CVE-2024-36912 in Linux
Summary
by MITRE • 05/30/2024
In the Linux kernel, the following vulnerability has been resolved:
Drivers: hv: vmbus: Track decrypted status in vmbus_gpadl
In CoCo VMs it is possible for the untrusted host to cause set_memory_encrypted() or set_memory_decrypted() to fail such that an error is returned and the resulting memory is shared. Callers need to take care to handle these errors to avoid returning decrypted (shared) memory to the page allocator, which could lead to functional or security issues.
In order to make sure callers of vmbus_establish_gpadl() and vmbus_teardown_gpadl() don't return decrypted/shared pages to allocators, add a field in struct vmbus_gpadl to keep track of the decryption status of the buffers. This will allow the callers to know if they should free or leak the pages.
If you want to get best quality of vulnerability data, you may have to visit VulDB.
Analysis
by VulDB Data Team • 04/02/2025
The vulnerability described in CVE-2024-36912 represents a critical security flaw within the Linux kernel's Hyper-V vmbus driver implementation that specifically affects CoCo (Confidential Computing) virtual machines. This issue stems from inadequate error handling in memory encryption status management during virtual machine communication with the hypervisor. The vulnerability occurs when the untrusted host component in confidential computing environments attempts to manipulate memory encryption states through set_memory_encrypted() or set_memory_decrypted() functions, which can fail and leave memory in an inconsistent state where the memory becomes shared but not properly encrypted or decrypted. This scenario creates a fundamental security risk as the memory management system could inadvertently return decrypted or shared pages to the page allocator, potentially exposing sensitive data or enabling privilege escalation attacks.
The technical root cause of this vulnerability lies in the insufficient tracking of memory encryption status within the vmbus_gpadl structure, which is used for managing guest physical address lists in Hyper-V virtualization environments. When vmbus_establish_gpadl() and vmbus_teardown_gpadl() functions are called, they fail to properly maintain awareness of whether the memory buffers have been successfully encrypted or decrypted. This lack of status tracking means that if the set_memory_encrypted() or set_memory_decrypted() operations return errors, the system cannot reliably determine the actual encryption state of memory pages. The vulnerability manifests when error conditions occur during memory management operations, particularly in confidential computing scenarios where memory encryption is critical for security. The failure to handle these error conditions properly results in a state where memory pages that should remain encrypted are instead returned to the allocator in a decrypted state, creating potential security exposure points.

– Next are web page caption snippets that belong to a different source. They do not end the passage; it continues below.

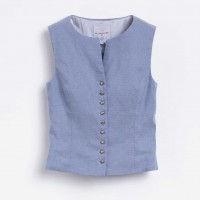 NANNI ANDERL Spenzer hellblau NANNI ANDERL Spenzer hellblau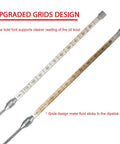 Dodge Chrysler Jeep Ram VW Volkswagen Transmission Dipstick Upgrade With Clear Grid Scales For Easier No Guesswork Fluid Level Reading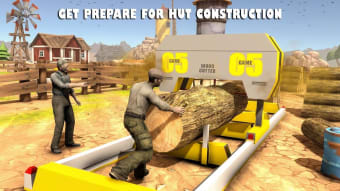 Heavy Excavator Crane JCB Game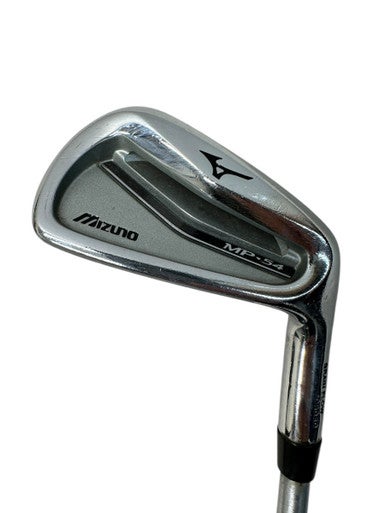 Used Mizuno MP-54 Mens Individual Iron RH Silver 7 Iron 11835-S000199352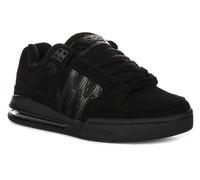 Osiris Pixel Technique Style Skate À Lacets Pour Hommes En Noir UK 4 - 6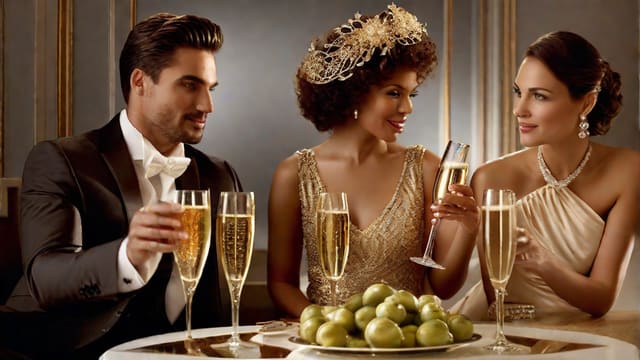Is There A Sweet Champagne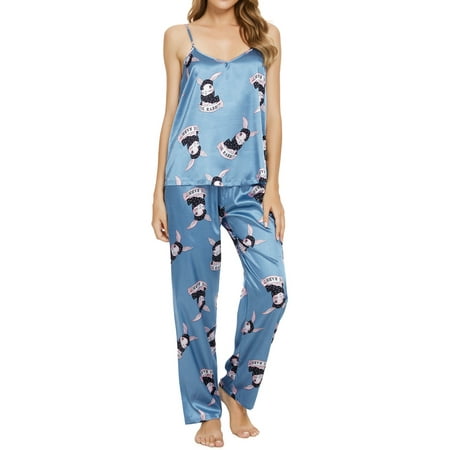 Unique Bargains Womens Sleeveless Cami Shirt Lounge Set Nightwear Pajama Sleepwear Sets
Unique Bargains Womens Sleeveless Cami Shirt Lounge Set Nightwear Pajama Sleepwear Sets
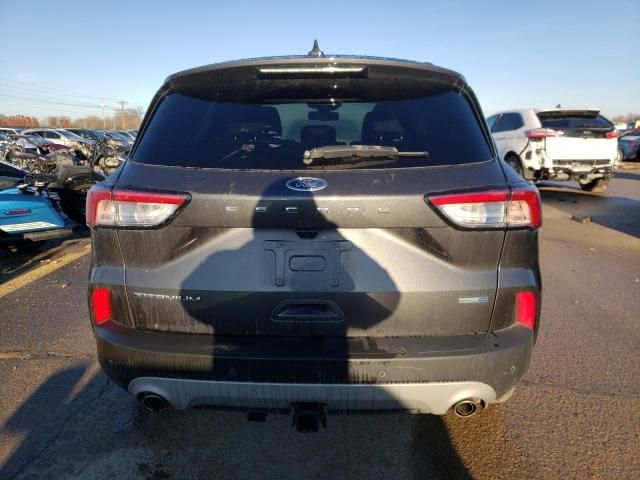 2020 Ford Escape Titanium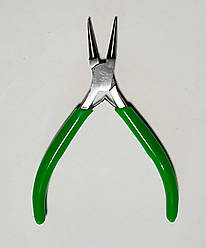 Круглогубці з пружиною, 115 мм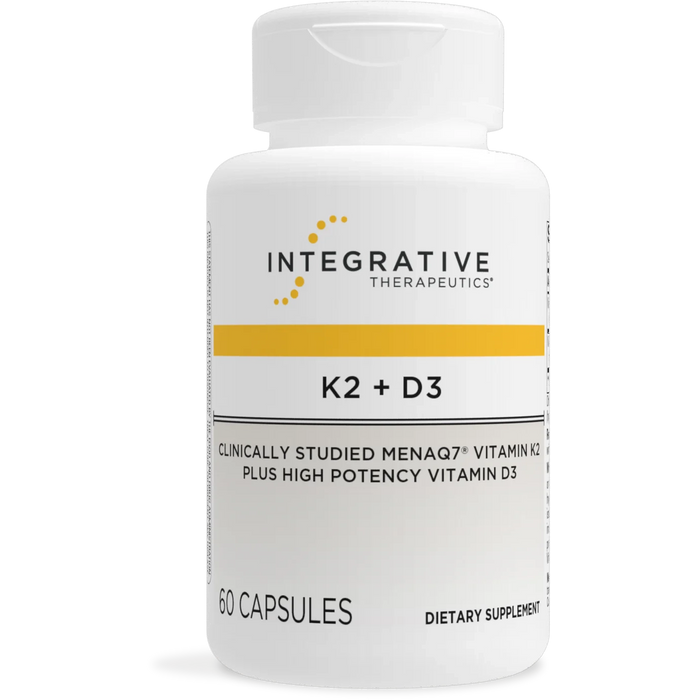 Integrative Therapeutics - K2 + D3 (60 Capsules) - 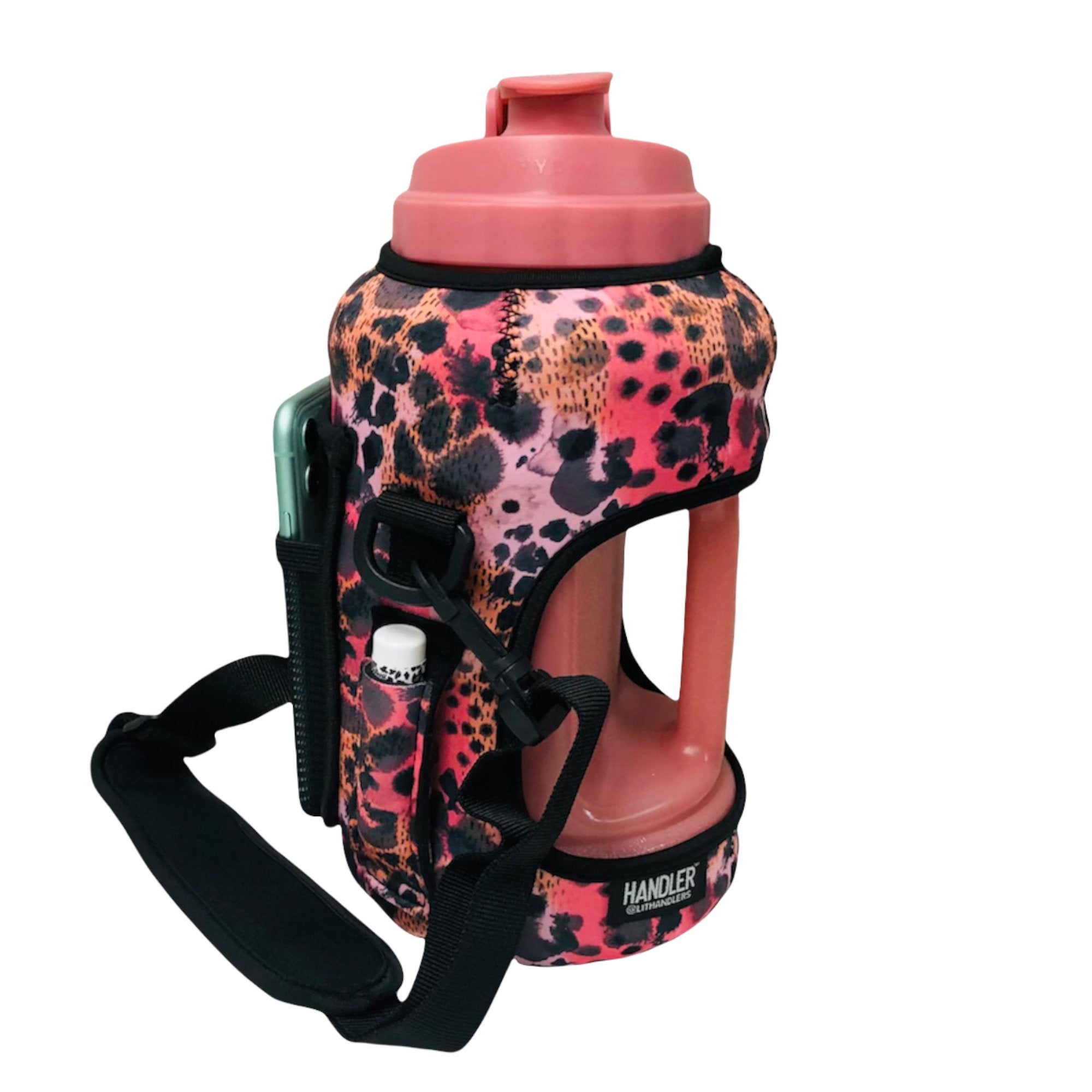 Blushing Leopard 1/2 Gallon Jug Carrying Handler™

The operational impact of this vulnerability extends beyond simple memory management issues and represents a significant threat to the security posture of confidential computing environments. When memory pages are improperly returned to the allocator in a decrypted state, it creates opportunities for information leakage and potential privilege escalation attacks. The vulnerability affects virtual machines running in CoCo environments where the host component cannot be trusted, making it particularly dangerous in cloud computing and multi-tenant environments. Attackers could potentially exploit this flaw to access sensitive data that should remain encrypted, or to manipulate memory in ways that could compromise the integrity of the virtual machine. The impact is especially severe because it undermines the fundamental security guarantees that confidential computing environments are designed to provide, potentially allowing attackers to bypass encryption mechanisms that are supposed to protect sensitive data.
The fix implemented addresses this vulnerability by introducing a dedicated field within the struct vmbus_gpadl structure to track the decryption status of memory buffers. This enhancement ensures that callers of vmbus_establish_gpadl() and vmbus_teardown_gpadl() functions can properly determine whether memory pages should be freed or leaked based on their actual encryption status. This approach aligns with security best practices for memory management in virtualized environments and follows the principle of least privilege by ensuring that memory management operations maintain proper state information. The solution prevents the accidental return of decrypted or shared memory pages to the page allocator, thereby maintaining the security boundaries that are essential for confidential computing. This change effectively closes the security gap by ensuring that error conditions in memory encryption operations are properly handled and that the system maintains accurate state information about memory encryption status throughout the lifecycle of virtual machine memory management operations.
This vulnerability classification aligns with CWE-391, which deals with Unchecked Error Condition, and relates to the broader category of memory safety issues in kernel space. From an ATT&CK perspective, this vulnerability could be leveraged for privilege escalation and information disclosure techniques, potentially enabling adversaries to move laterally within virtualized environments or access sensitive data that should remain protected. The fix demonstrates proper error handling practices and state management that are essential for maintaining security boundaries in virtualized computing environments. The mitigation approach taken by the kernel developers ensures that memory management operations maintain proper state consistency, which is critical for preventing information leakage and maintaining the security guarantees that confidential computing environments require. This vulnerability highlights the importance of robust error handling in kernel space operations, particularly in environments where memory encryption is a fundamental security control.